_Instruction:_ Please name the only minister who signed the Declaration of Independence, according to the October 2004 diary entries.

# START OF Selected passage

Friday, October 08, 2004

So today at vork a woman, Vicky, called the store and asked if we had a certain drill. Of course I had nothing to do, so I went and found it. There were only two left so I offered to put one on hold for her. She agreed to let me do this. So I hang up and start to write the note "Hold for Vicky". What actually came out of my hand though?

Hod

Crap. Throw paper away. Start again.

Holf

No wonder I go to Valley.

"I'm a lumber company? Need some wood?" - George W. Bush

Wednesday, October 06, 2004

So the other day I'm at work and as usual I'm doing nothing. Well, not really nothing, but it often looks that way. See, I work in the basement next to the tools. There are people in the tool department there to sell the tools, so on most days, weekddays, I don't actually sell much. Whenever a cashier comes down to cover a break or something, they always complain that there is nothing to do. I, on the other hand always find something to do. I get one of the MCA's to bring me over huge boxes of towels to fold, or I clean the counter, or I pretend like I actually know what I'm doing and I sell people tools. Can you imagine that? Customers think that I actually know anything about tools. I just read the box or give my sage advice of, "maybe your Beamer uses metric parts".

So, I'm in there the other day and this woman comes up to buy something. Not tools, but towels. She is the wife of a guy that works at the repair center, so she gets a discount. Man, does she like to sniff out the bargains. Anyway, so she brings all this stuff up to the counter and nothing happened. I don't really have a story. I've been leading you on. People seem to like the Sears stories so it seemed a good cover. I really have nothing to say. Suckas got served!!!

Tuesday, October 05, 2004

So, I'm a Presbyterian. So were 11 of those that signed the Declaration of Independence. John Witherspoon, the only minister to sign, was one of those 11. Anyway, seems we're a little dissapointed in the actions our country has taken during the last administration.

Monday, October 04, 2004

I feel like I'm in a Clarinex commercial.

# END OF Selected passage
# START OF Dataset excerpt

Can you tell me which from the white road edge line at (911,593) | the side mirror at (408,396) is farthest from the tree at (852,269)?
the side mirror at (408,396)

# END OF Dataset excerpt

_Result of this exercise:_ John Witherspoon